Watch out, old boy, he thinks. You get too busy watching her and you’re apt to get run down like a squirrel in the road.
He steps back, up on the sidewalk in front of the Josephsons” house, head still turned to the left, eyes wide. He sees Mary behind the wheel of her Lumina, but she isn’t looking at him-she’s looking down the street. Probably recognized her husband, the distance wasn’t too far to do that, probably wondering what he’s doing, and she isn’t seeing Johnny Marinville, isn’t seeing the weird yellow van with the polarized glass windows looming behind her, either.
“Mary, look out!” he yells. Brad and Belinda, now mounting their front steps, wheel around. At the same moment, the van’s high, blunt front end crashes into the rear of the Lumina, splintering the taillights, snapping the bumper and crimping the trunk. He sees Mary’s head snap back and then forward, like the head of a flower on a long stalk pushed back and forth by a high wind. The Lumina’s tires scream, and there is a loud dry bang as the right front blows out. The car veers left, the flat tire flapping, the hubcap running off the rim and streaking down the street like the Reed kids” Frisbee.
Johnny sees everything, hears everything, feels everything; input floods him and his mind insists on lining up each crazy increment, as if something coherent were happening here, something which could actually be narrated.
The stormy sky is coming apart, starting to release its cold reservoir.
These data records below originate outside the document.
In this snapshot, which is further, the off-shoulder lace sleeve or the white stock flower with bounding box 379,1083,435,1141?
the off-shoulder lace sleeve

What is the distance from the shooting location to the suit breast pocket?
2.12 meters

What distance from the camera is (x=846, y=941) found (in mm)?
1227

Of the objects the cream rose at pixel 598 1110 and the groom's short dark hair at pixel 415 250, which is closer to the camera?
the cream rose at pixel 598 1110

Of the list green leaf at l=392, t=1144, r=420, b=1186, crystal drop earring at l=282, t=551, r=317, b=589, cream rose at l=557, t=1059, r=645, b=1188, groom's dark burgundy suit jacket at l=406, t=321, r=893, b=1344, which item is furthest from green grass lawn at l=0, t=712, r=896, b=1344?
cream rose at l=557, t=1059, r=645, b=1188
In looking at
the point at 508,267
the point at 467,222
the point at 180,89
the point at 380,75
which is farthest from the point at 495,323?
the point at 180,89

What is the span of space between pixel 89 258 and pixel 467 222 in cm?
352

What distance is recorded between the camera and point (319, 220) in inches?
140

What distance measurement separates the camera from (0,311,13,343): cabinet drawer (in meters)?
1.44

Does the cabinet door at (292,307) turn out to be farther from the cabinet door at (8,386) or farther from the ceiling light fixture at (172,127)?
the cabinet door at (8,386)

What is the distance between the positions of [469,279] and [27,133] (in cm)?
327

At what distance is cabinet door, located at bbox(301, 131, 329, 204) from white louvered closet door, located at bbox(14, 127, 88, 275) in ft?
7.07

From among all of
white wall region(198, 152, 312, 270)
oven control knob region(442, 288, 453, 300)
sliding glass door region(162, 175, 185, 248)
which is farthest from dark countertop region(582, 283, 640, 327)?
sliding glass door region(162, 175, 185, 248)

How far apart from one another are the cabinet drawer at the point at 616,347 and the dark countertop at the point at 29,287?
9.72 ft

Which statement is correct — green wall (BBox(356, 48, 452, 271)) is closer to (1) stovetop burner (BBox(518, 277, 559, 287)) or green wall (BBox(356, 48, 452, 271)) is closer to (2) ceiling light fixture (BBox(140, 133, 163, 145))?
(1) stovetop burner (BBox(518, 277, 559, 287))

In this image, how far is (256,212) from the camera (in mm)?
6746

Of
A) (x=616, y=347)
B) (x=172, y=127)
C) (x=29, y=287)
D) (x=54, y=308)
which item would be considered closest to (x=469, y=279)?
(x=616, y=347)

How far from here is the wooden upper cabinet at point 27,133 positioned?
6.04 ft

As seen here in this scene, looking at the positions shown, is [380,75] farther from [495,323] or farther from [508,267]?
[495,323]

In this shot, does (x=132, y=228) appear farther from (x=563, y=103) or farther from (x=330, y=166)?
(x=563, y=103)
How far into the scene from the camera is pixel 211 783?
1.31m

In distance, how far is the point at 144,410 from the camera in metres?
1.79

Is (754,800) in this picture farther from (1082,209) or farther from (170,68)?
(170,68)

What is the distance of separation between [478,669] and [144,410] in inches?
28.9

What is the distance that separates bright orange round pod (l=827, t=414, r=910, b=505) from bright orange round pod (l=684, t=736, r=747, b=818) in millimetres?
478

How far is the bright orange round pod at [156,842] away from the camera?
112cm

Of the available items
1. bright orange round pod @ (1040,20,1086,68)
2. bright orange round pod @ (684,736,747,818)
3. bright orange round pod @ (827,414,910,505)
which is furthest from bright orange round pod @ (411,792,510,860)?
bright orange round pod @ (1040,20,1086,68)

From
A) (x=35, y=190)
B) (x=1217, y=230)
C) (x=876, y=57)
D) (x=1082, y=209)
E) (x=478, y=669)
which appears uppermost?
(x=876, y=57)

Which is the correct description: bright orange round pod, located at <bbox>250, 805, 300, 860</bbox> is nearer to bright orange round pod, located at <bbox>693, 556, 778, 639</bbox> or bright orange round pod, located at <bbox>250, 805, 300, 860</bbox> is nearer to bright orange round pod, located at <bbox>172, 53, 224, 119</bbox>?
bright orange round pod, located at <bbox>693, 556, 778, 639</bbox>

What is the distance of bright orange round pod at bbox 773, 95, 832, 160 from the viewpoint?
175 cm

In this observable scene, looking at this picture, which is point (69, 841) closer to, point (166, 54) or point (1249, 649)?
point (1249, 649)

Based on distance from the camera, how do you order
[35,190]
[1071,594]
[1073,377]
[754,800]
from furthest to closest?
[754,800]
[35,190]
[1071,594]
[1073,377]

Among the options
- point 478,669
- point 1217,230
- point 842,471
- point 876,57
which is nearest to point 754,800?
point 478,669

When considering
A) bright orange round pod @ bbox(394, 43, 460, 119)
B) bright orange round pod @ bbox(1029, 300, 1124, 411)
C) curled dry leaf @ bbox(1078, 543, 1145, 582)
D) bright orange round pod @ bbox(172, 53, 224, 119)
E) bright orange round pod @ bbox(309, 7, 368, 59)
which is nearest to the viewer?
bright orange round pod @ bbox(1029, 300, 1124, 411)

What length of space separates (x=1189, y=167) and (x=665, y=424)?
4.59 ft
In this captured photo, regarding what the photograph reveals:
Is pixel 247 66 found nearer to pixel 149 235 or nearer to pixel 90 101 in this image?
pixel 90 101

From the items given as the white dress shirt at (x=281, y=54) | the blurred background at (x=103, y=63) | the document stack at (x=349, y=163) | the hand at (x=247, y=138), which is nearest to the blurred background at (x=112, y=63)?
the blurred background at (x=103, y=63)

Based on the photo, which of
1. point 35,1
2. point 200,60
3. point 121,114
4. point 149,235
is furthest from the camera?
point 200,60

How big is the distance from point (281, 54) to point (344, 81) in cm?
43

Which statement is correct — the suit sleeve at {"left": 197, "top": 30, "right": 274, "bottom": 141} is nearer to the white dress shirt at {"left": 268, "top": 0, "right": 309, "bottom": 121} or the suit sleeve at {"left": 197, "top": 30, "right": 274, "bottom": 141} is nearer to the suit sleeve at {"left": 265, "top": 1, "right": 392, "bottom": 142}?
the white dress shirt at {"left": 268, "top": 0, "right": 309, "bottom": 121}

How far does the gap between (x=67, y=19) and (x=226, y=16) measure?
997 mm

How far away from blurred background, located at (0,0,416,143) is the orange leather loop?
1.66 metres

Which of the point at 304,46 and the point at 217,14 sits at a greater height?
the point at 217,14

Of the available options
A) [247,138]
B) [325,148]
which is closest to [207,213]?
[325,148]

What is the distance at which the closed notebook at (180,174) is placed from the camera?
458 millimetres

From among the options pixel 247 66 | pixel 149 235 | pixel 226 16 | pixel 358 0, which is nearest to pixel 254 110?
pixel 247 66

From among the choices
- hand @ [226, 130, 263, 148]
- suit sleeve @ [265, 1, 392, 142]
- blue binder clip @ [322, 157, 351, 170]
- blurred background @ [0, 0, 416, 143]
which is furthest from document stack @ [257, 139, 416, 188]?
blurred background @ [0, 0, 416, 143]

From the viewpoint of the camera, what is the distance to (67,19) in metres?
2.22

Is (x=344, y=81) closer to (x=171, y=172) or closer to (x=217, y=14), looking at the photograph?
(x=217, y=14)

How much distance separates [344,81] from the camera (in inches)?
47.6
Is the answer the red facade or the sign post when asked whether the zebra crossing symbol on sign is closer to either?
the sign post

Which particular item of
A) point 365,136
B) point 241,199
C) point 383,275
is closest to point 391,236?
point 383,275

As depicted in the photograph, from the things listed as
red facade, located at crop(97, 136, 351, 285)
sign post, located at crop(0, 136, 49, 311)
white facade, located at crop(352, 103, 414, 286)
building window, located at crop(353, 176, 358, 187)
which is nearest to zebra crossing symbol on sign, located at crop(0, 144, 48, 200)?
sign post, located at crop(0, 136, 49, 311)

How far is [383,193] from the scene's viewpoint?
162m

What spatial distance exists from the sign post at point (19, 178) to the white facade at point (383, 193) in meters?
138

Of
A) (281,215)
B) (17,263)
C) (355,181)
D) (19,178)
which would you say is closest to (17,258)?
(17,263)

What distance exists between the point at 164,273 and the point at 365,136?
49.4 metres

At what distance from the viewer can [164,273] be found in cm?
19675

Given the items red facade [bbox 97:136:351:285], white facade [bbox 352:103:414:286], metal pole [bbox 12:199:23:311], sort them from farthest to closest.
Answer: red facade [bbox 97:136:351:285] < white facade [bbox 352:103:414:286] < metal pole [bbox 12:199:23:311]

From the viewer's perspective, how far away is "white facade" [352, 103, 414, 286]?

He sees spots darkening all over the sidewalk, feels drops hitting the back of his neck in an increasing tempo as Brad Josephson shouts “What the Christ!” behind him.
The van is still on the Lumina’s ass, bulldozing it, digging into its flimsy New Age back deck; there is a hideous metallic squall and then a thunk! as the trunk latch lets go and the lid flies up, disclosing a spare tire, some old newspapers, and an orange styrofoam cooler. The Lumina’s front end bounces up over the curb. The car crosses the sidewalk and comes to rest with its bumper against the fence between Billingsley’s house and the next one down the hill, Mary’s own.
Lightning-it’s close, very close-paints the street a momentary lurid violet, thunder follows like a mortar barrage, the wind begins to pick up, hissing in the trees, and the rain starts coming in sheets. Visibility is closing down fast, but there’s enough for him to see the yellow van picking up speed, racing away into the rain, and to see the Lumina’s driver’s side door open. A leg sticks out and then Mary Jackson emerges, looking as if she has absolutely no idea of where she is.
Brad is gripping his arm now with a very large and very wet hand, he’s asking if Johnny saw that, if he saw it, that yellow van deliberately rammed her, but Johnny barely hears him. Johnny can now see another van, this one with scooped sides and metal-flake blue paint. It comes looming out of the storm like the snout of a prehistoric beast, the rain running in rivers down a steep polarized windshield on which no wipers move. And suddenly he knows what is going to happen.